A lot of people comparing Watts on Pioneer and to much powerful a/v receivers like the Onkyo 808 without looking at the "all channels driven" rating.

Pioneer 1120K specs mentions that it has 120W@8 Ohms (7 channels driven)
Onkyo 808 specs mention that it does 135W@8 Ohms (but with only 2 channels driven)

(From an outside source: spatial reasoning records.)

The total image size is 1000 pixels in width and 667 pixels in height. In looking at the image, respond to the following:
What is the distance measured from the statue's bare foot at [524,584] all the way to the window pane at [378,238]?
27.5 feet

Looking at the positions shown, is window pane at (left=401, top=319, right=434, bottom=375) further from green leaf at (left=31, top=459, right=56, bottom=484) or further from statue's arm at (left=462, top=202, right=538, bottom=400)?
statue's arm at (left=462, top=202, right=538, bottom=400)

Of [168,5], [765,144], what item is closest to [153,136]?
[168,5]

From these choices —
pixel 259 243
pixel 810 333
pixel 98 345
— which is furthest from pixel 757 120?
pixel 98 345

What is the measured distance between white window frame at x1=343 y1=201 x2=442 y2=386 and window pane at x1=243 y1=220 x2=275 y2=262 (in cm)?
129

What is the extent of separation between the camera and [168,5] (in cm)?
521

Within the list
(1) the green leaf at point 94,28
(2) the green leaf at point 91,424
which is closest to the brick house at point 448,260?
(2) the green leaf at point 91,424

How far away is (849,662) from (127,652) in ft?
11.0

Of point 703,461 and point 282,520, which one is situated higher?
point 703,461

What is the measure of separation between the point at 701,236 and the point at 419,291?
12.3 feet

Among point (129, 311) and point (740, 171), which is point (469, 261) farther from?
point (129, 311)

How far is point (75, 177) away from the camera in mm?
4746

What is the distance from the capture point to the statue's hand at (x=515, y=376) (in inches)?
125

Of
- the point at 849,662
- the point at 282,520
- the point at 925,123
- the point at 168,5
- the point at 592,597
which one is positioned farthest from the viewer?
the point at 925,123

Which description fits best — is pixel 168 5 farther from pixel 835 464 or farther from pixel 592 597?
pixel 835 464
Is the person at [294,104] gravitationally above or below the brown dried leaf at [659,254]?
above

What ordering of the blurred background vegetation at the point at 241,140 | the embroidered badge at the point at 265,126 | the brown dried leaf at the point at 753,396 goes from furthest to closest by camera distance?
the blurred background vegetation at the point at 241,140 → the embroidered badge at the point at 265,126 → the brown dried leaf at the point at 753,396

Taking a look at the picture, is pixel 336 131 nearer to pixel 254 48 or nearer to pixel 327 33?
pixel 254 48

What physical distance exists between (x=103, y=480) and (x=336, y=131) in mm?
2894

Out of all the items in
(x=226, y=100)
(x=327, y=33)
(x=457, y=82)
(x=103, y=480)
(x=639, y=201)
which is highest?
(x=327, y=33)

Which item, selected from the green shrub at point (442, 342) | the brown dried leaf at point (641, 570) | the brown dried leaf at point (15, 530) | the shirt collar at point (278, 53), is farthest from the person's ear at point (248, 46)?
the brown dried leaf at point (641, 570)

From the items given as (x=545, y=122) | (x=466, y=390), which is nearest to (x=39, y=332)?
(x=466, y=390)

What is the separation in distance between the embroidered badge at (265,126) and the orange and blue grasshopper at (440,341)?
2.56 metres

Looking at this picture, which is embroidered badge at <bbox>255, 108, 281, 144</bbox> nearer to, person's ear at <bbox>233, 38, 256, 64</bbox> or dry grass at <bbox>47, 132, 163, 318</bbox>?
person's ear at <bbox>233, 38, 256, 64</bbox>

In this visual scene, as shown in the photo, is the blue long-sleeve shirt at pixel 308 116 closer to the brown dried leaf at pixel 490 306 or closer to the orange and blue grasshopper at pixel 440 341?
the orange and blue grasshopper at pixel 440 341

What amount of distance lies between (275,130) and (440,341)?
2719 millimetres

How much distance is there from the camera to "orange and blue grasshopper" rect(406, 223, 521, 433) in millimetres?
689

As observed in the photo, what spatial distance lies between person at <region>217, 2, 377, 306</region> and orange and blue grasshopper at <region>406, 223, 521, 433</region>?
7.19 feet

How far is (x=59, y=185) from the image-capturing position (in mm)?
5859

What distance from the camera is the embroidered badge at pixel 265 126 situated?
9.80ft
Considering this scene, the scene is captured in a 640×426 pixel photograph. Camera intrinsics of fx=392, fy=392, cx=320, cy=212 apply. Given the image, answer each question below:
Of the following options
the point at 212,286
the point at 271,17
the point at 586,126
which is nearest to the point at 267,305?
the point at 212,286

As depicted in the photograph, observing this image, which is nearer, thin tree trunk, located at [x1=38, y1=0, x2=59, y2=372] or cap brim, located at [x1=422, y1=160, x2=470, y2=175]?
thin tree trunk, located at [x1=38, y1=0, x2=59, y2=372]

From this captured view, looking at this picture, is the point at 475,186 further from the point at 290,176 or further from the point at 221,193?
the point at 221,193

But in a 5 and 7 speaker setup lab test (from hometheather.com) we can see how the Pioneer is actually better than the Onkyo 808 in a 7 channel setup:

Onkyo 807 (Last Year's model but has the same power rating as the 808)
5 channels driven continuously into 8-ohm loads:
0.1% distortion at 105.5 watts
1% distortion at 122.0 watts

Pioneer 1120K
5 channels driven continuously into 8-ohm loads:
0.1% distortion at 47.0 watts
1% distortion at 52.3 watts

Onkyo 807
7 channels driven continuously into 8-ohm loads:
0.1% distortion at 29.9 watts
1% distortion at 33.0 watts

Pioneer 1120K
7 channels driven continuously into 8-ohm loads:
0.1% distortion at 38.9 watts
1% distortion at 47.1 watts

The reason Onkyo receivers are underpowered past 5 channels is that they have a limiter circuit that kicks in when you push more than 5 channels. Into 7 channels, the Pioneer 1120 and Onkyo 808 are pretty similar (at times the 1120 being more powerful), but into 2 or 5 channels, the 808 easily trumps the 1120.

So those with 7 speaker setup and who want to stay within the $500~ mark...just get Pioneer 1120k. There is nothing else better at that price range!
For those willing to get the benefits of Audyssey with a little bit more power- get the Onkyo TX-NR808. Bost of these are the best in the class in technicality points (just my opinion) at that price range.